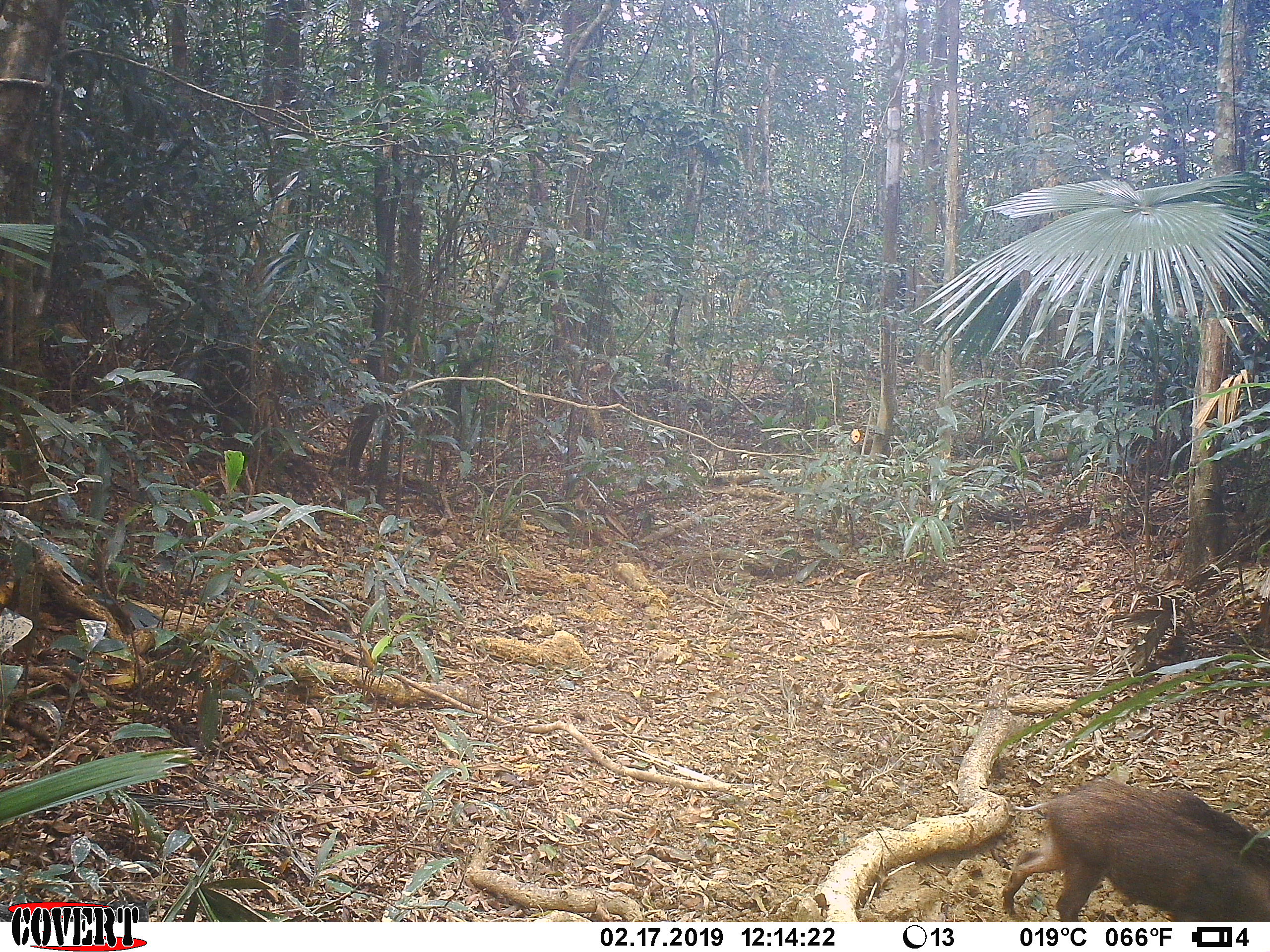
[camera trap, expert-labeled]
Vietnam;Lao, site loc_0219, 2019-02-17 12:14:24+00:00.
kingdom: Animalia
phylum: Chordata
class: Mammalia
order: Artiodactyla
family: Suidae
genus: Sus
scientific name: Sus scrofa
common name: eurasian wild pig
Eurasian wild pig (Sus scrofa). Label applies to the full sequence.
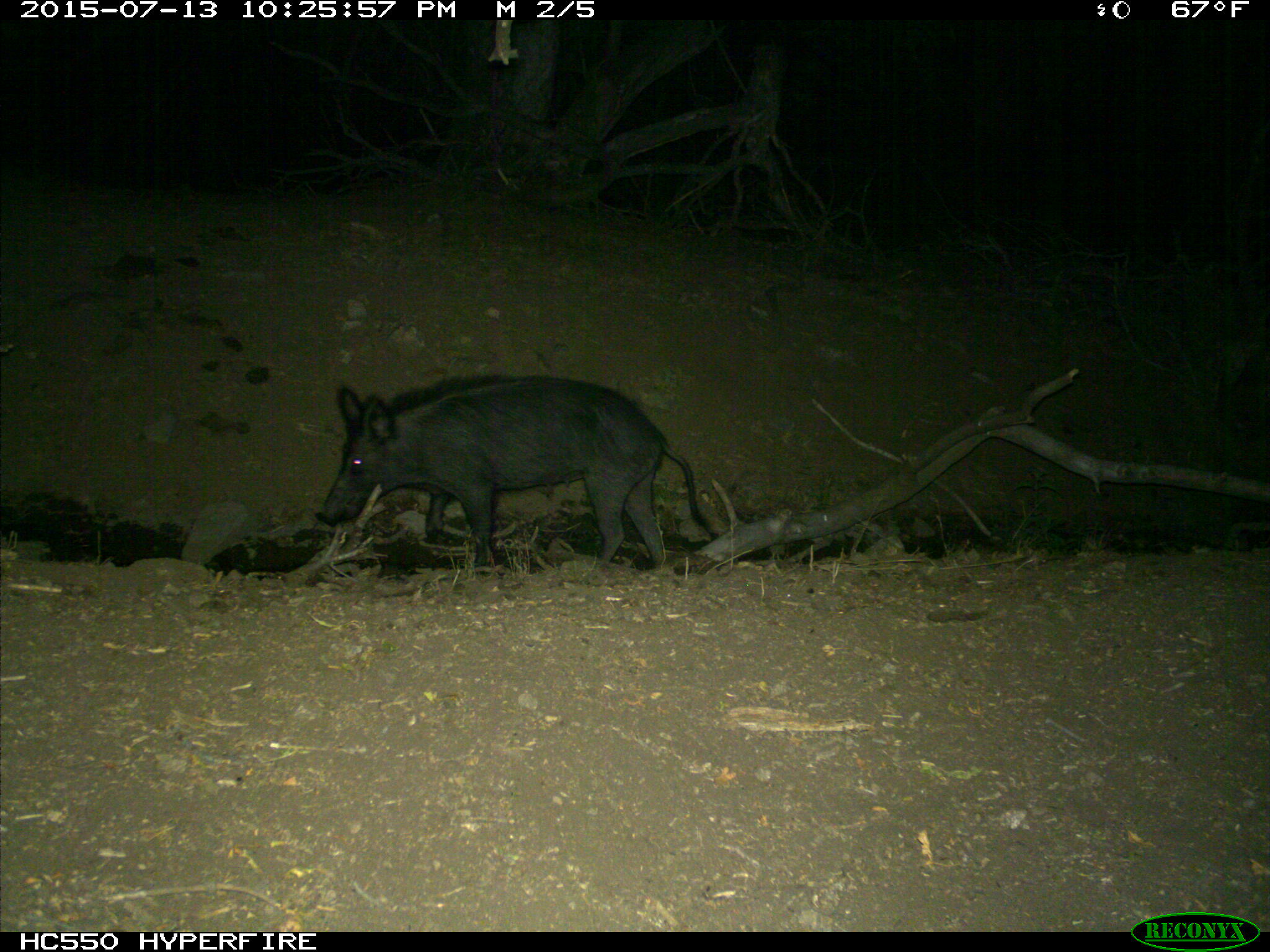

* _What is required_:
Your task is to reproduce exactly the lines running from the line that contains "family: Suidae" to the end of the records, pictures excluded.

* _Task answer_:
family: Suidae
genus: Sus
scientific name: Sus scrofa
common name: eurasian wild pig
Eurasian wild pig (Sus scrofa). Label applies to the full sequence.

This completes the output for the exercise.